Le problème de Stéphane (problème central des Soignantrepreneurs) est en fait celui de la répartition de son activité entre son cabinet et l’entreprise CapsixRobotics. Un accord avec les autres associés lui donne un statut spécial puisqu’il est présent sur son temps libre entre 1 et 2 jours par semaine sur H7 l’incubateur hébergeur, situé à la Confluence. Il s’engage à participer à 30% des salons ce qui n’est pas sans générer fatigue et stress déjà importantes dans le cadre d’une activité totalement libérale. Il faut aussi rappeler les contraintes financières des cabinets libéraux de massages rééducation (faibles tarifs des actes sans possibilités de suppléments, quotas annuels, ce qui explique le développement des actes non conventionnés comme l’ostéopathie). L’implication financière des actionnaires de start-up est majeure et le retour sur investissement n’est pas encore assuré. Pour l’instant l’ensemble a un sens évident et les levées de fonds initiales sont faites. Il faut toutefois voir beaucoup plus loin. Une future levée de fonds plus importante (1 M- 1,5M d’euros) autorisera l’investissement dans plusieurs bras robotisés afin d’intervenir dans des sociétés partenaires pour faire apprécier la haute technologie française.

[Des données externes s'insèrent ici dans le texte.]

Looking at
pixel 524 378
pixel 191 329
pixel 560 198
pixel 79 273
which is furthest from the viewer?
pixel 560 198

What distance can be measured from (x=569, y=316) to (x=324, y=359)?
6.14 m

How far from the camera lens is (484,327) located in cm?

Le leadership appelle enfin la concurrence : comment garder une longueur d’avance ? La concurrence est là bien que les concurrents soient encore loin de leur expérience ou de leur culture : un Singapourien repère et stimule les points d’acupuncture, un américain utilisant 2 bras n’est encore qu’au stade de concept car l’interface robot/patient n’est qu’une boule de massage. Une start-up portugaise mystérieuse est sur leurs traces : pour le meilleur ? Rencontrer Stephane Rollet fût un honneur et un plaisir. Quel soignant incarne-t-il plus que lui un tel projet alliant rêve et applications pratiques ? Qui serait plus adapté à un tel projet qu’un soignant déjà entrepreneur de son activité libérale et aux compétences digitales affûtées, à même de dialoguer avec ses associés et leur équipe de développeurs ? Au plaisir de se revoir et de suivre les aventures de Capsixrobotics.fr et les développements surprenants du massage robotisé.